Could you please guide me how to configure it to make Wifi working ?


----------



## Snurg (Dec 3, 2017)

https://www.freebsd.org/doc/en/books/handbook/network-wireless.html
http://www.freebsdwiki.net/index.php/WPA_Supplicant


----------



## Anti_Evil (Dec 3, 2017)

Sorry but i mean that I think the devices is not detected. the dmesg log shows that USB device is attached but nothing after like creating "run0" ..
I made sure if_run module has already loaded with kldstat.

Is there anything I could do ?


----------



## Snurg (Dec 3, 2017)

Then you have to look at the driver documentation or its source that the particular ralink chipset is supported.
To me it already happened that I bought hardware of a particular manufacturer said to be well FreeBSD supported only to finally find out when I read the drivers' source code that just my hardware combination/chipset is not supported. This happens particularly frequently with brand-new chipsets. The situation with sound cards is even worse than that with wifi.


----------



## ronaldlees (Dec 3, 2017)

This partial listing has been taken from the run driver man page:

_    D-Link DWA-130 rev B1
       D-Link DWA-140 rev B1, B2, B3, D1
       D-Link DWA-160 rev B2
       D-Link DWA-162_

There is no DWA-125 in the list, so it may not be supported.  If a driver-listed chipset is used in an adapter, it doesn't mean the adapter will work with the driver, because the vendor can change the ven/prod codes and require different firmware, and/or only support certain functionality, etc.

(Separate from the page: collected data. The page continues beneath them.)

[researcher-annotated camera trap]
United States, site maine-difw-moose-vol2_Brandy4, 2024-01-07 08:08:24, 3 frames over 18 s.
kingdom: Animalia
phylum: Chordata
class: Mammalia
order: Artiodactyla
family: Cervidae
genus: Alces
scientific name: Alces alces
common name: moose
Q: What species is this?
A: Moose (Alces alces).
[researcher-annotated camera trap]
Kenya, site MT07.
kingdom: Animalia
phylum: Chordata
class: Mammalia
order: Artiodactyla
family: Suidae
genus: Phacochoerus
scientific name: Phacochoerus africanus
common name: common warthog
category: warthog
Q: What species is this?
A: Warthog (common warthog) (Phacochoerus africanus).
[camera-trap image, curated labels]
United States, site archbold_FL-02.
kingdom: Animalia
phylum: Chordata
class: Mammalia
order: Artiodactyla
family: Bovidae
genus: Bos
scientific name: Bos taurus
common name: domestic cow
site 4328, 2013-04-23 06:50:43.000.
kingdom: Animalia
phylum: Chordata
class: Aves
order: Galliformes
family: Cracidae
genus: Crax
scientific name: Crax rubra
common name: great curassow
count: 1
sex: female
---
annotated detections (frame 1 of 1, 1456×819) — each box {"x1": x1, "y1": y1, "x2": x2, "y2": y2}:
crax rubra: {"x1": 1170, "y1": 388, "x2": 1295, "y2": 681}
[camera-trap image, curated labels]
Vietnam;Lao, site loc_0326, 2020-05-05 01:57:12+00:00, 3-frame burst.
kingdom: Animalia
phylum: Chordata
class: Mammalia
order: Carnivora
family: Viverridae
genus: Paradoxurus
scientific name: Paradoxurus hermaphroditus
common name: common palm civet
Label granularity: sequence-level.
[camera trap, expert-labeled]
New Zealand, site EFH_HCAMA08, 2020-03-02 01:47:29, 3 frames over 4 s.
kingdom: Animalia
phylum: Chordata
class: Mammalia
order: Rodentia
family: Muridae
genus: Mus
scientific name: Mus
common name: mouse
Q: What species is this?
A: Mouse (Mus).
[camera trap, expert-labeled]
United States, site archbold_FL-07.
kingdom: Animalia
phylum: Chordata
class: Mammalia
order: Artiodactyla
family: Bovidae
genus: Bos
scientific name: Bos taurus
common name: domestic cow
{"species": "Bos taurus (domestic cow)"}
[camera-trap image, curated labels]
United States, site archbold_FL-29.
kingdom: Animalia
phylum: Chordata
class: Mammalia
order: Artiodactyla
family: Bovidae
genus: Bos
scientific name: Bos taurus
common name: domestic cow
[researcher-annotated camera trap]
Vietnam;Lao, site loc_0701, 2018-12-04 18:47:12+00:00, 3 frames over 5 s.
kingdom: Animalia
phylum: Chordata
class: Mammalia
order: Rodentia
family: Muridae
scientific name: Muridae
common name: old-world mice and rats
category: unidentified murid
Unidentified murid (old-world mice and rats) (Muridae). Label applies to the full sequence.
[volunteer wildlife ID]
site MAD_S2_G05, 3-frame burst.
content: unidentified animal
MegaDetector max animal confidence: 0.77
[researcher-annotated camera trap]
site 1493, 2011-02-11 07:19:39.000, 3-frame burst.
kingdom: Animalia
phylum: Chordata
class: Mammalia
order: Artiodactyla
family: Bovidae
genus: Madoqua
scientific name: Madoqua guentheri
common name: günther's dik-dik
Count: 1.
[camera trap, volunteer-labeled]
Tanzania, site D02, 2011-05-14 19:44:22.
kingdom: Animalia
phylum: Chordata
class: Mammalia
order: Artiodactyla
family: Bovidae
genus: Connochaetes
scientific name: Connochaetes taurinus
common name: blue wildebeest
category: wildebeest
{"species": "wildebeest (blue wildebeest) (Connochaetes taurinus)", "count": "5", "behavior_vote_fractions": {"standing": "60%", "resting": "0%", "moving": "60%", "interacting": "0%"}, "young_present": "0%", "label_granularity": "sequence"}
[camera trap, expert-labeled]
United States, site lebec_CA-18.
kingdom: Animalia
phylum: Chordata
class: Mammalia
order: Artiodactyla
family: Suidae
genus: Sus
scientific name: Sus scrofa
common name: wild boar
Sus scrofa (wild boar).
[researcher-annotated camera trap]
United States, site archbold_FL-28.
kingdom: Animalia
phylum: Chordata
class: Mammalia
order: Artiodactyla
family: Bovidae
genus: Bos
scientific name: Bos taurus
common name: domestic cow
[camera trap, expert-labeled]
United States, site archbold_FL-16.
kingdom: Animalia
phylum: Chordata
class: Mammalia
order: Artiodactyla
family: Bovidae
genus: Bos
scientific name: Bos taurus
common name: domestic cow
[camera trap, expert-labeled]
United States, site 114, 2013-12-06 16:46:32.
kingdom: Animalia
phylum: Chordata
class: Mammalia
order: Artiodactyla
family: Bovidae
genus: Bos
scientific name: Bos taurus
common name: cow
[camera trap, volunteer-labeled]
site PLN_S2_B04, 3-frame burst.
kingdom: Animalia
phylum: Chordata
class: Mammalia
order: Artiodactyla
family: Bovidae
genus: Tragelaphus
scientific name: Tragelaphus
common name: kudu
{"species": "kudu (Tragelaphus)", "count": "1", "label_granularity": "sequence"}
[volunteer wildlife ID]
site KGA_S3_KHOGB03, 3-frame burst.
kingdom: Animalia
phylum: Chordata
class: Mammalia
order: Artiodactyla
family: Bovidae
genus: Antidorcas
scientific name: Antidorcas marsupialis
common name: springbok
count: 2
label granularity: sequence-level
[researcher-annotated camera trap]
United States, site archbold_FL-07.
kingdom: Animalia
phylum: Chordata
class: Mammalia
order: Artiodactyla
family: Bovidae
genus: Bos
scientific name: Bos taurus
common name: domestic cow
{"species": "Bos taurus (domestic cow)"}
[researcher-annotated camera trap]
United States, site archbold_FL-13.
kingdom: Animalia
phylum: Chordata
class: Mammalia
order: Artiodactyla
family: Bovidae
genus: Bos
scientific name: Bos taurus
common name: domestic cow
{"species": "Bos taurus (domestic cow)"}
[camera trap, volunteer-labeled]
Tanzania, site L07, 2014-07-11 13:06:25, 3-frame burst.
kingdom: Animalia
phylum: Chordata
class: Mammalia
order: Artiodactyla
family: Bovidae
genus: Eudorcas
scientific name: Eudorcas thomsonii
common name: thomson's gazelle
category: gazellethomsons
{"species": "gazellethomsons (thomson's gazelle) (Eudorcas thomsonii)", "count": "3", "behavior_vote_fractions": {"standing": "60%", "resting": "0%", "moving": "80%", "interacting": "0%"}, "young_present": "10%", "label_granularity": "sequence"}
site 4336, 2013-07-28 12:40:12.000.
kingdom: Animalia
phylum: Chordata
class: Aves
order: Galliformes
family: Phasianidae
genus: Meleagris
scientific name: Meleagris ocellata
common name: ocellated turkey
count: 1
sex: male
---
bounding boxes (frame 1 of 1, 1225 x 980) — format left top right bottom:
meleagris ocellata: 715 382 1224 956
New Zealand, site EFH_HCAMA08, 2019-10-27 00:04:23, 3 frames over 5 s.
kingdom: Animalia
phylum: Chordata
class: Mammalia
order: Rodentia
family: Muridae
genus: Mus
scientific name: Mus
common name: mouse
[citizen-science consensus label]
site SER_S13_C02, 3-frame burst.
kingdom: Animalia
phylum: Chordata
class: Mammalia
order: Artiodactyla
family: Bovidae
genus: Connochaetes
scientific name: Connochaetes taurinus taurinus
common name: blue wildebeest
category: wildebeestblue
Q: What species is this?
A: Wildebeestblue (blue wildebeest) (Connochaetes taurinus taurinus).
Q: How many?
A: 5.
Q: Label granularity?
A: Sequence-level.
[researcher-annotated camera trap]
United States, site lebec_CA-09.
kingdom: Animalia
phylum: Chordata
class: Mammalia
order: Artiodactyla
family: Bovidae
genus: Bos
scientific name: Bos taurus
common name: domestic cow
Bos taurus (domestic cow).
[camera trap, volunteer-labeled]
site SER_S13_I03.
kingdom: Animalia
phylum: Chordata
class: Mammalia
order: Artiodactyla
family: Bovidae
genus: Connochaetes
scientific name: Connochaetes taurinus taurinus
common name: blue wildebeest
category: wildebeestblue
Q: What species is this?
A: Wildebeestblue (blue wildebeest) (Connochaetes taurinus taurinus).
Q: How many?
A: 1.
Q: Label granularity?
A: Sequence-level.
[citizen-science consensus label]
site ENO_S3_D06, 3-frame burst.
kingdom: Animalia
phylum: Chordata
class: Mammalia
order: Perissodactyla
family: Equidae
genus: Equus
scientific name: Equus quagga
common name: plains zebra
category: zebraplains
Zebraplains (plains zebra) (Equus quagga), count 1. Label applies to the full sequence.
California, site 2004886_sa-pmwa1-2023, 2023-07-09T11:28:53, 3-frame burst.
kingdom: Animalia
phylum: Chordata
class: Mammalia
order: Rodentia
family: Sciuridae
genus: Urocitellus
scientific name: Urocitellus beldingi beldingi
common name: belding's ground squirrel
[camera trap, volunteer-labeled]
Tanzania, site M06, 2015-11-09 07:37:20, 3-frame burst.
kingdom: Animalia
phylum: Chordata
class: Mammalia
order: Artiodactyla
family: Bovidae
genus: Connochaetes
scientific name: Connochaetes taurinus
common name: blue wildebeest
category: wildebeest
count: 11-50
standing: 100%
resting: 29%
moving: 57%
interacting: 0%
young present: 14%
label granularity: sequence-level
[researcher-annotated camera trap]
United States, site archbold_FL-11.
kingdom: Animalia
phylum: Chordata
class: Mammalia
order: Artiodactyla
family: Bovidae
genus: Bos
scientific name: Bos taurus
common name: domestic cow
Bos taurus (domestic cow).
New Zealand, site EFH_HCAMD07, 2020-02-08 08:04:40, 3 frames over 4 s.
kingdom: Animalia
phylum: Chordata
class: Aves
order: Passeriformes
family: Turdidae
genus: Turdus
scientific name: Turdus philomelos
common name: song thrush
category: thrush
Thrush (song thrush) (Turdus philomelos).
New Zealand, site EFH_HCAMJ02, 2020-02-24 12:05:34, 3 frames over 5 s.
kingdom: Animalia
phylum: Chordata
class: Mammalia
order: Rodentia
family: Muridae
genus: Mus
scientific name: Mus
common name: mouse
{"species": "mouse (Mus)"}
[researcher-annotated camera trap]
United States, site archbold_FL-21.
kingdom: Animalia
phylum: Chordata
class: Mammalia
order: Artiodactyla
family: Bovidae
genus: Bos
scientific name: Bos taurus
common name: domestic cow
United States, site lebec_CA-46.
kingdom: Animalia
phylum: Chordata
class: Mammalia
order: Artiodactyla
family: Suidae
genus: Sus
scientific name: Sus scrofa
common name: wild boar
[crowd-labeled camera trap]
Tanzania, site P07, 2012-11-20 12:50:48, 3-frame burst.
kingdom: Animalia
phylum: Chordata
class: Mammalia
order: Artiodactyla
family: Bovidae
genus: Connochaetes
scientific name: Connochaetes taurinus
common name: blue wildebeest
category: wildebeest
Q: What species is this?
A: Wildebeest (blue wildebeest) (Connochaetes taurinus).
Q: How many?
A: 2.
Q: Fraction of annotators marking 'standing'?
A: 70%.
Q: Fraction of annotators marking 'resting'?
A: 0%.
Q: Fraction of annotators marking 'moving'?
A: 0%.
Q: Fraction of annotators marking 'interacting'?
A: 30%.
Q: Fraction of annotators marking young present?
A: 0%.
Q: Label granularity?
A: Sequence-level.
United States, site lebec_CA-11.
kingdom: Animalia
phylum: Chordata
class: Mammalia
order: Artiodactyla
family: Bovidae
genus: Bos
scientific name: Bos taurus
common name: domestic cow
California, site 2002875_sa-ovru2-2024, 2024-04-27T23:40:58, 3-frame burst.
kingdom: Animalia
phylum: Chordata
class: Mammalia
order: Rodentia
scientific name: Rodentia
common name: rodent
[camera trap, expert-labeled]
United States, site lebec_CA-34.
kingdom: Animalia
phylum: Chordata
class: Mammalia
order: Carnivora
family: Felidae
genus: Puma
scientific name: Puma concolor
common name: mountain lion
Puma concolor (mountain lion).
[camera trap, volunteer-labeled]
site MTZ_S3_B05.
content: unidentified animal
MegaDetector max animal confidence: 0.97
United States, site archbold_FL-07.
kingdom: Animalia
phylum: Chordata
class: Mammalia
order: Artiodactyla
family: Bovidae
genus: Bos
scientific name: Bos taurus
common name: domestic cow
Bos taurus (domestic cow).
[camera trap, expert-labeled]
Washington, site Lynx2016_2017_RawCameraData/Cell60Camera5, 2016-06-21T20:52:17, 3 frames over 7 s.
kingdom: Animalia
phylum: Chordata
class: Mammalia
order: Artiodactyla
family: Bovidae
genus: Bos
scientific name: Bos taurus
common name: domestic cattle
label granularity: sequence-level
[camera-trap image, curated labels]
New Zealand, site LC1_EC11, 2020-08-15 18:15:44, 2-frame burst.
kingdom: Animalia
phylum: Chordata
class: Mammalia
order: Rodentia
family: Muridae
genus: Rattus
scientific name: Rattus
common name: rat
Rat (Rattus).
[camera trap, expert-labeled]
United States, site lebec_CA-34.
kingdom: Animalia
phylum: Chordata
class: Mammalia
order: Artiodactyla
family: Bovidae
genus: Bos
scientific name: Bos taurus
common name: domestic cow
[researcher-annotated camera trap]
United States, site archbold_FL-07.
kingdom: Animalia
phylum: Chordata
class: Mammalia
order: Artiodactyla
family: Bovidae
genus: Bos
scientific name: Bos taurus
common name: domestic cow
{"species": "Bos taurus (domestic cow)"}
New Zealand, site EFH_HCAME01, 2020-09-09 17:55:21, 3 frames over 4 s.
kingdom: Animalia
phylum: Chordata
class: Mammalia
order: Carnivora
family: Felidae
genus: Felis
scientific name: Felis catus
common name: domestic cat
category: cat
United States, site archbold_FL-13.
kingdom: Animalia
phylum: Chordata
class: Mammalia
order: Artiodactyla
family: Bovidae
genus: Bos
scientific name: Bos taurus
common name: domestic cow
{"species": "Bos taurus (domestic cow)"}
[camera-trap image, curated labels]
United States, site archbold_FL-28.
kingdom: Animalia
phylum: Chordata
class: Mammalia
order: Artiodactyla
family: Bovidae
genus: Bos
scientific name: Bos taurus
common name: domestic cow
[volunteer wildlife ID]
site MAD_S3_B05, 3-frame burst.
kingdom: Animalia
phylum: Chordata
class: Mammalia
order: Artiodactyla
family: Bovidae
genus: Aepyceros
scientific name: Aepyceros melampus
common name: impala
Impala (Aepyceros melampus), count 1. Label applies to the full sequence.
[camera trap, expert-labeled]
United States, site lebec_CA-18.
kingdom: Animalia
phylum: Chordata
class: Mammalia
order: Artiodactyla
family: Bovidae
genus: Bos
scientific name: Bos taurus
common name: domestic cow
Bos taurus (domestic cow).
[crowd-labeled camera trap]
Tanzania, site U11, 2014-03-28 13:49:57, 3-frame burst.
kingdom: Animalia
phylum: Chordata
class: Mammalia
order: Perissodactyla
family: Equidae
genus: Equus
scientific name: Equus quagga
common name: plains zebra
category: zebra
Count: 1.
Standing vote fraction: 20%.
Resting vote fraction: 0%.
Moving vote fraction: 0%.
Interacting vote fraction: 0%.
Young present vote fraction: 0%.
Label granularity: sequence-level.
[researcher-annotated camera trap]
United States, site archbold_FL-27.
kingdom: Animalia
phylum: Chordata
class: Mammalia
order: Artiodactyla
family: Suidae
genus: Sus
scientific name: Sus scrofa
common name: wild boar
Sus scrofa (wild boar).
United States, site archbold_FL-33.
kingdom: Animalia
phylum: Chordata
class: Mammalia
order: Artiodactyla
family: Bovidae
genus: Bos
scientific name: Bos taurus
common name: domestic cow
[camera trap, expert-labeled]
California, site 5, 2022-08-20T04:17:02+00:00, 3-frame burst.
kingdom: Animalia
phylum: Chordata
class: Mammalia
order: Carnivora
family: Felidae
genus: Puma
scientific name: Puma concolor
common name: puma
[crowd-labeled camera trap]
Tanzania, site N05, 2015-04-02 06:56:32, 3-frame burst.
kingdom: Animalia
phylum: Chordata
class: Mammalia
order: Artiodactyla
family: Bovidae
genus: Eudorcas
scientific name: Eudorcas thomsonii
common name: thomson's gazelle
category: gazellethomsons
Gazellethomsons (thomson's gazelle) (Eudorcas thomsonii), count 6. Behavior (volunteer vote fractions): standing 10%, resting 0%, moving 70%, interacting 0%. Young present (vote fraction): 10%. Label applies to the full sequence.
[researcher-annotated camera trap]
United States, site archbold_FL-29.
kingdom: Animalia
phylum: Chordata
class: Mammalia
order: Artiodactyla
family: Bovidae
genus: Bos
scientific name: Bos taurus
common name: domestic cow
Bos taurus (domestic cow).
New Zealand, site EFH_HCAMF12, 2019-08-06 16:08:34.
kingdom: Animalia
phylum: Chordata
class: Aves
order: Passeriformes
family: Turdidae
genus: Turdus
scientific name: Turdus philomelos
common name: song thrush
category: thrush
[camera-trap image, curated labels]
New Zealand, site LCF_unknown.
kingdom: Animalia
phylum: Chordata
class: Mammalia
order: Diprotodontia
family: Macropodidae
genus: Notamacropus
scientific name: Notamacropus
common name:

I have a RA-5370 chipset based adapter, and the adapter model was not on the run driver list, but it works. I was lucky.  I'd suggest taking an adapter from the man page list of adapter vendors (instead of just chipset) ...

Do a:
`man 4 run | grep D-Link`


----------



## Anti_Evil (Dec 7, 2017)

Thanks for replies 
Yes it was my bad, I thought DWA-125 would be supported too.
Well I've got Edimax Wifi dongle and it just works great 

Thanks again


----------